- TASK INSTRUCTIONS
Your copy should match the records below exactly, except for the pictures.

- SOURCE RECORDS
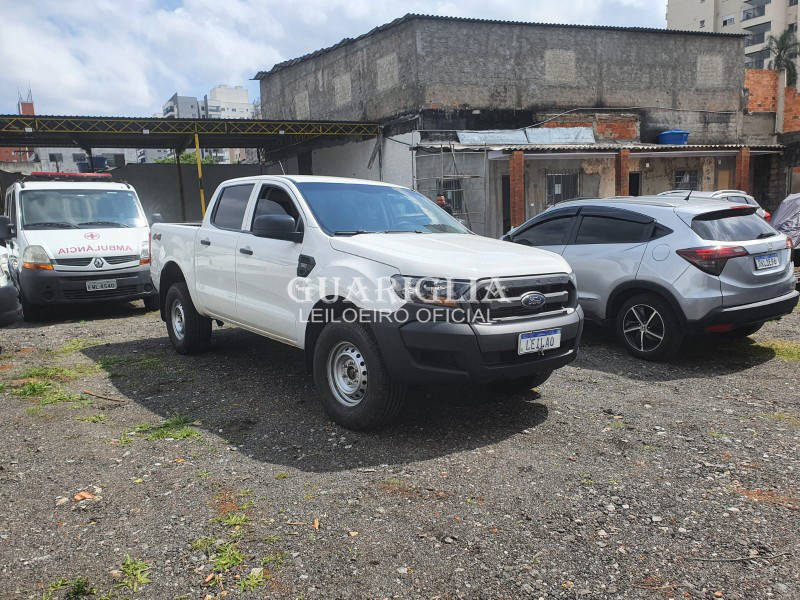 FORD RANGER 2.2 XL 4X4 CD 16V DIESEL 4P MANUAL 2020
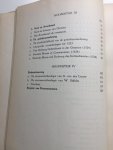 Munter, C.J. - Het Avondmaal bij Luther. Dissertatie met de Stellingen. Universiteit van Amsterdam. Promotor: prof.dr.W.J. Kooiman.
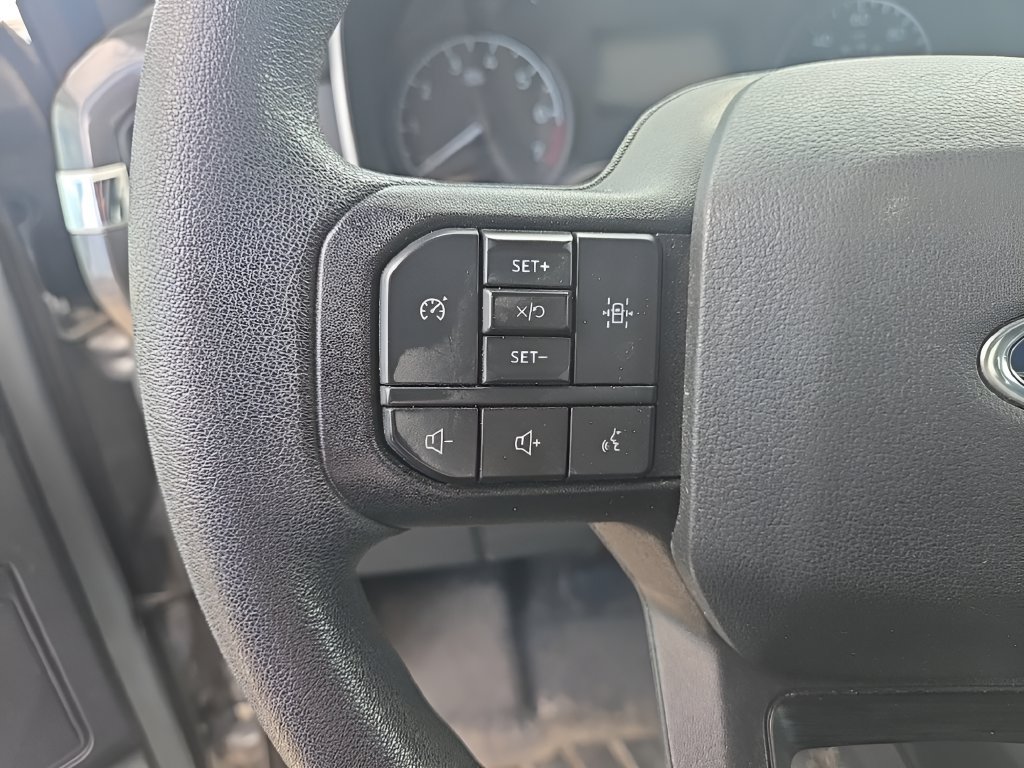 Certified 2023 Ford F150 XL w/ STX Appearance Package AWD/4WD image 11
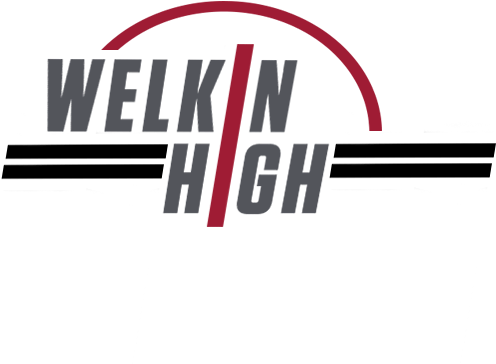 Welkin High (755x743), Png Download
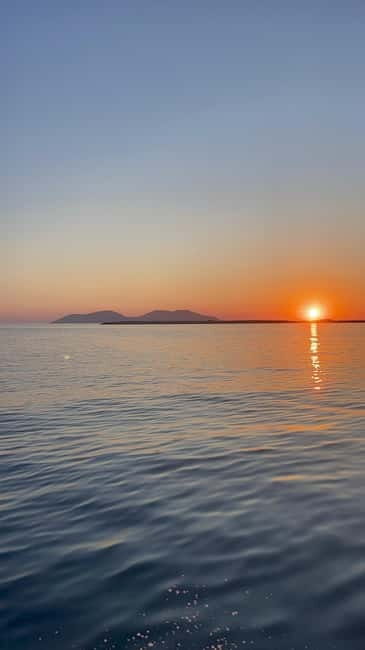 Vlore Sunset at Haxhi Ali Cave - Practical Details and Considerations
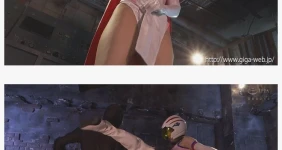진짜 별에별 컨셉이 다 있다는 일본 야동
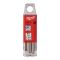 Свердло по металу HSS-G MILWAUKEE DIN1897, діаметр 5,5х66х28мм, скорочене, (10шт), пластикова коробка (4932352213)
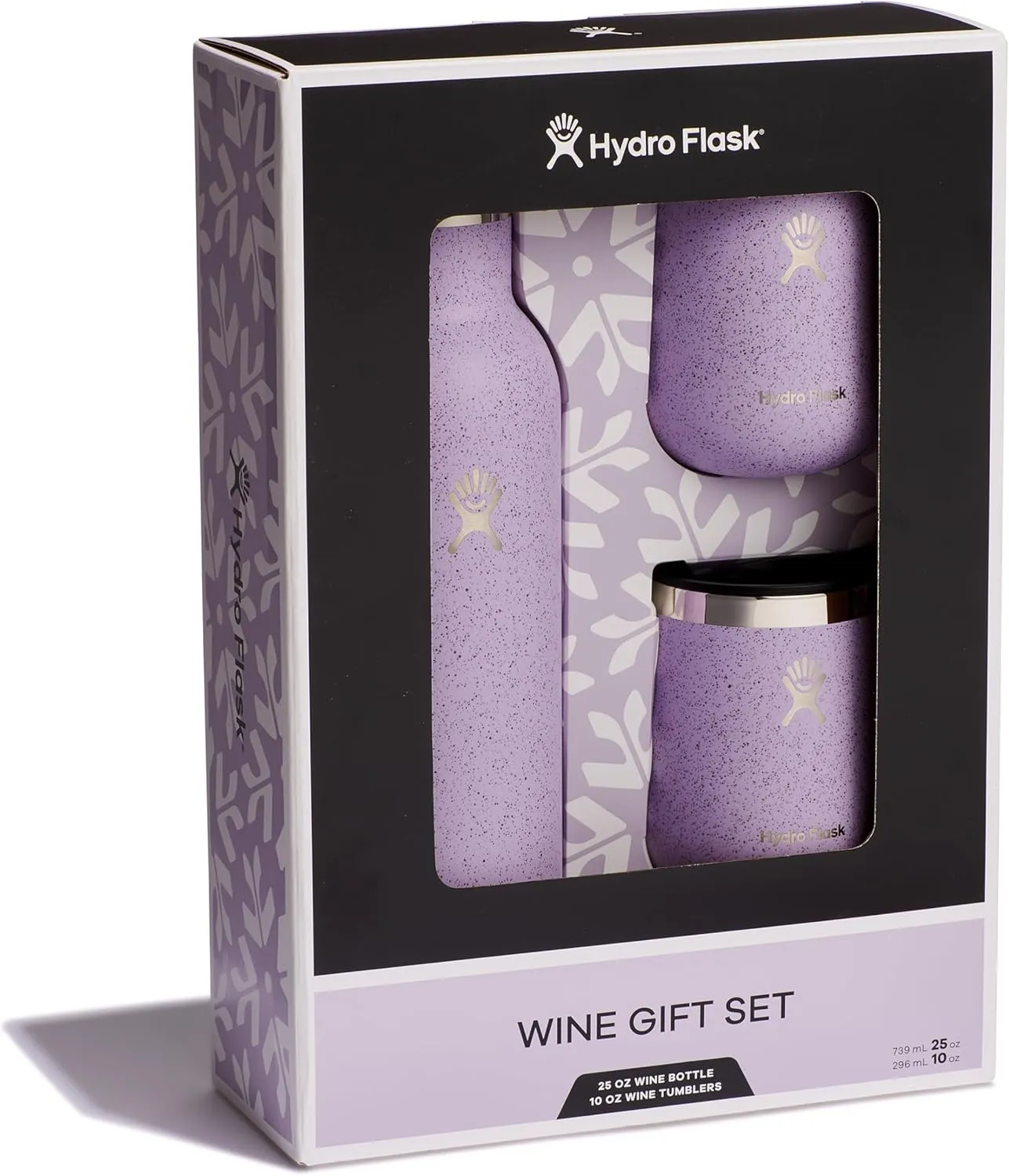 Hydro Flask Ceramic Wine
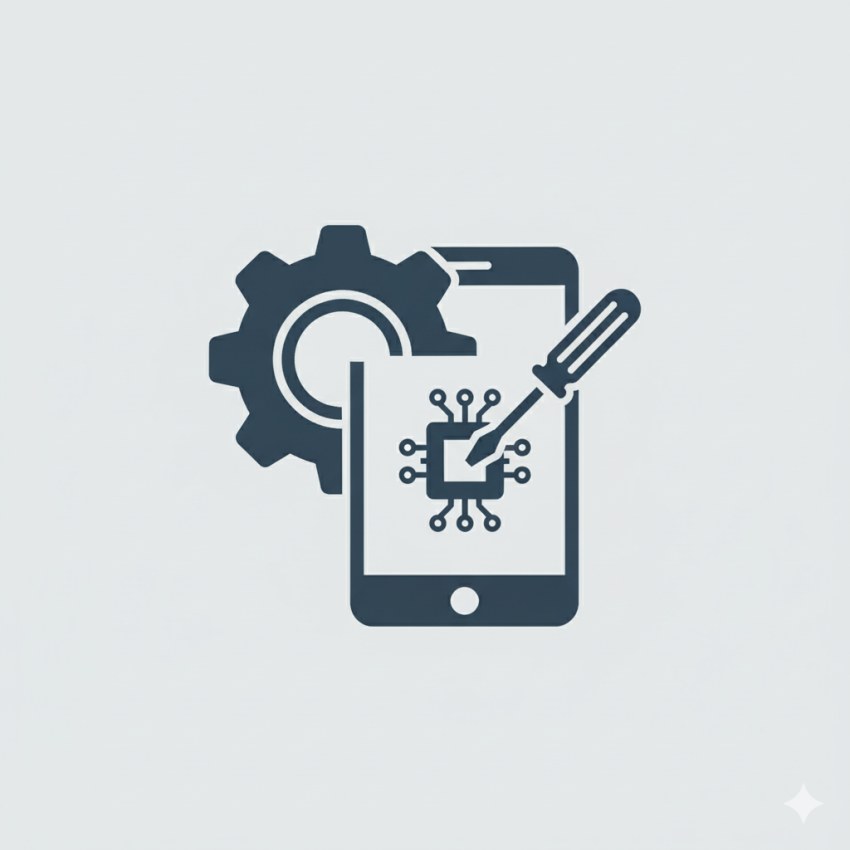 تعمیرات تخصصی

- ANSWER TO THIS EXERCISE
 FORD RANGER 2.2 XL 4X4 CD 16V DIESEL 4P MANUAL 2020
 Munter, C.J. - Het Avondmaal bij Luther. Dissertatie met de Stellingen. Universiteit van Amsterdam. Promotor: prof.dr.W.J. Kooiman.
 Certified 2023 Ford F150 XL w/ STX Appearance Package AWD/4WD image 11
 Welkin High (755x743), Png Download
 Vlore Sunset at Haxhi Ali Cave - Practical Details and Considerations
진짜 별에별 컨셉이 다 있다는 일본 야동
 Свердло по металу HSS-G MILWAUKEE DIN1897, діаметр 5,5х66х28мм, скорочене, (10шт), пластикова коробка (4932352213)
 Hydro Flask Ceramic Wine
 تعمیرات تخصصی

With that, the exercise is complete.